Transcriptional control of ribosomal genes is a key regulatory element in the reaction of cells to environmental cues. We study the spatial arrangement of the different epigenetically defined populations of ribosomal genes, transcriptionally active, silent and primed ribosomal genes in relation to the structural correlate of ribosomal gene expression, the nucleolus. These studies are conducted under conditions favorable for ribosome production and cell growth as well as under nutrition deprivation and treatment with inhibitors of nucleolar activity.
We employ a predominately microscopic approach including time-lapse microscopy of dCas-tagged ribosomal genes and correlated light- and electron microscopy (CLEM).

We have the exciting opportunity to study the entire lifespan of an organism by exploiting a very short-lived vertebrate aging model system, the African turquoise killifish (Nothobranchius furzeri) that is maintained in house (see Group Pusch). Specifically, we study the tissue dynamics of the killifish gut tube throughout its lifetime in order to gain insight into the inverse relationship between declining regenerative capacity and increasing cellular senescence during aging. We apply drugs that selectively reduce senescent cells (senolytics), and study the influence of dietary regimens on the regeneration of the killifish gastrointestinal tract. In relation with project 1, we investigate changes in the ribosome production and thus nucleolar function throughout the lifespan.
We employ a wide variety of biochemical, molecular, bioinformatics, and microscopic techniques.

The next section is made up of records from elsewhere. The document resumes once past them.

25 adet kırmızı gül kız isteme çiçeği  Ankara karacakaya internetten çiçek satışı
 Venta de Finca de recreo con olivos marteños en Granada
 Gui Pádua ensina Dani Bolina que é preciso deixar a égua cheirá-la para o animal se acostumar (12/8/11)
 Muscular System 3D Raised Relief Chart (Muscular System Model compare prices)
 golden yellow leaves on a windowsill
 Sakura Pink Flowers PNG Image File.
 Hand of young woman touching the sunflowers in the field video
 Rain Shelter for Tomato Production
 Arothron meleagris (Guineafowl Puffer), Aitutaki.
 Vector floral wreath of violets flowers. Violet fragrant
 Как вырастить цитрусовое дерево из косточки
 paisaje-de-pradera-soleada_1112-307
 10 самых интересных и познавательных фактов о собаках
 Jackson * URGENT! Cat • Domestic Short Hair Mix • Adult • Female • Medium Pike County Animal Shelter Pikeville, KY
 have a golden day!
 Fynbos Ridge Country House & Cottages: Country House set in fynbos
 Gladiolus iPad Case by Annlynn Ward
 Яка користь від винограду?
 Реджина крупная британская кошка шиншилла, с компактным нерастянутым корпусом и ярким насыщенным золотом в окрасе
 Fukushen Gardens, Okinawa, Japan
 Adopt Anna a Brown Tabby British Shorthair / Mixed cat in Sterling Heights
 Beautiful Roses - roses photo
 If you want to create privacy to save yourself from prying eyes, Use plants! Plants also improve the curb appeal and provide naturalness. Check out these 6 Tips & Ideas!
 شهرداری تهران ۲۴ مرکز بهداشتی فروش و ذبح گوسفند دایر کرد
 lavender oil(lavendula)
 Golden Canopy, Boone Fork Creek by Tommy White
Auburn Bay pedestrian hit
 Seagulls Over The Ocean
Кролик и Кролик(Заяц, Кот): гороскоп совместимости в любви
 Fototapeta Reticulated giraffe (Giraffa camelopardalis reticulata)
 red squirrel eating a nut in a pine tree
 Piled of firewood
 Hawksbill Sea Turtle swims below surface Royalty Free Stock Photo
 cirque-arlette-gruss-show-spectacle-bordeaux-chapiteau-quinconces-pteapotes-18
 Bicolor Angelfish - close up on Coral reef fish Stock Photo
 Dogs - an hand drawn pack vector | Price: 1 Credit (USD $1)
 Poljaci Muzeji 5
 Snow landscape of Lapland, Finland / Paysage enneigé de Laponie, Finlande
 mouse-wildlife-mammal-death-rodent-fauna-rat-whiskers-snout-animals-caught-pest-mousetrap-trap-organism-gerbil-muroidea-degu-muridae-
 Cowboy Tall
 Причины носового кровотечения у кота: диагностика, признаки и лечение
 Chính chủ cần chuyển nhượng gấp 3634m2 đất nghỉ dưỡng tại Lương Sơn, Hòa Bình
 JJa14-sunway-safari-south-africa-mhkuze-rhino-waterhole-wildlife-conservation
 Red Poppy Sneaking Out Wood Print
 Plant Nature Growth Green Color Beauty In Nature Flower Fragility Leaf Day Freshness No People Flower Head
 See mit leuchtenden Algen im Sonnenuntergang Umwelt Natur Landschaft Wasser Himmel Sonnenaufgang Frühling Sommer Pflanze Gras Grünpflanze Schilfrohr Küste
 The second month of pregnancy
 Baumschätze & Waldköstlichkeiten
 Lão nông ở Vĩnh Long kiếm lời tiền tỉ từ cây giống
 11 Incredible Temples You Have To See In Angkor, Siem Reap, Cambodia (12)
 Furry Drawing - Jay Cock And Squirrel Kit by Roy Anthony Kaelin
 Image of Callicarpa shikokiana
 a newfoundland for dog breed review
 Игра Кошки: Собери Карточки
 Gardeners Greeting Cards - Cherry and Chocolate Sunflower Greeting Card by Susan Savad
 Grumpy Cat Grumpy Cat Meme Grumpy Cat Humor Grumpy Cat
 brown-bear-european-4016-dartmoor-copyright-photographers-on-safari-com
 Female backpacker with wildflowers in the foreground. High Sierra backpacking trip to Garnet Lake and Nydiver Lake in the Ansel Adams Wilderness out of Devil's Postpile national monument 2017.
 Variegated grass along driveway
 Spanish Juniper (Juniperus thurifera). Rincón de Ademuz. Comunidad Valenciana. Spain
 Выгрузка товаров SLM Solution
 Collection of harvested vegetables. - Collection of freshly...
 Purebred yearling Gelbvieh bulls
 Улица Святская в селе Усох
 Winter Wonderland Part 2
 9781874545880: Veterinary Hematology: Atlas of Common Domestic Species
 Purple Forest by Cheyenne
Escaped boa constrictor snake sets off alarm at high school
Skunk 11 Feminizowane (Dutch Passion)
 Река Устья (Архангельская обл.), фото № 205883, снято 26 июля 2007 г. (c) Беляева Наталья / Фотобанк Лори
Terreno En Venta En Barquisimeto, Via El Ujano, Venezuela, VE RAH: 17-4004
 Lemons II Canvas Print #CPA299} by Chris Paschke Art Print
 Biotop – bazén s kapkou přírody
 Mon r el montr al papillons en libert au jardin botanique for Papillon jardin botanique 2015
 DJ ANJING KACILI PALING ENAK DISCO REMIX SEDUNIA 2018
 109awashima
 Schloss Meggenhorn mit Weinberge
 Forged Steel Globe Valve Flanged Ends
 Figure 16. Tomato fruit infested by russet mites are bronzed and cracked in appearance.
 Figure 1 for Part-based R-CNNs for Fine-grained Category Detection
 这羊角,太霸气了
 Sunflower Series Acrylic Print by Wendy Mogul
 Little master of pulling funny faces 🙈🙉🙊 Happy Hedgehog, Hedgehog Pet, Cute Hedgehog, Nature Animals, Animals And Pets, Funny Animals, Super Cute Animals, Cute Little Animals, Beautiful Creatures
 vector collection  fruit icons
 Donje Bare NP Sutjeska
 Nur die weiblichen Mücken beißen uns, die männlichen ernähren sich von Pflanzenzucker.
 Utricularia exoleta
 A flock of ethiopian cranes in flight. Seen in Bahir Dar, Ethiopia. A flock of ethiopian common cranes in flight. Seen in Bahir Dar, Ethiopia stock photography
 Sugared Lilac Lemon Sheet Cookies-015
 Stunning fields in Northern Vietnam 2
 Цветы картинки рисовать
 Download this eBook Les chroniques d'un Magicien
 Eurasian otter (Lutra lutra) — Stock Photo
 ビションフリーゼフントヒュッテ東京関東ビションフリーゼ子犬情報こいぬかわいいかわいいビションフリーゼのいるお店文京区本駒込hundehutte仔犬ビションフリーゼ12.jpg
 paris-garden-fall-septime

Several proteins of the inner nuclear membrane (INM) belong to the LEM-domain (Lap2-Emerin-MAN1) protein family. The LEM-domain binds BAF, which itself interacts with DNA. LEM-domain proteins have developmental functions, as exemplified by mutations in emerin causing Emery-Dreifuss Muscular Dystrophy. They also interact with transcriptional repressors. In order to examine the collective influence of the LEM-domain on chromatin architecture and post-mitotic nuclear envelope formation we are creating cell lines deficient for one or several LEM-domain proteins of the INM using the CRISPR/Cas methodology and time-lapse microscopy. The nuclear lamina studies were pioneered by Luc Snyers and discontinued after his retirement.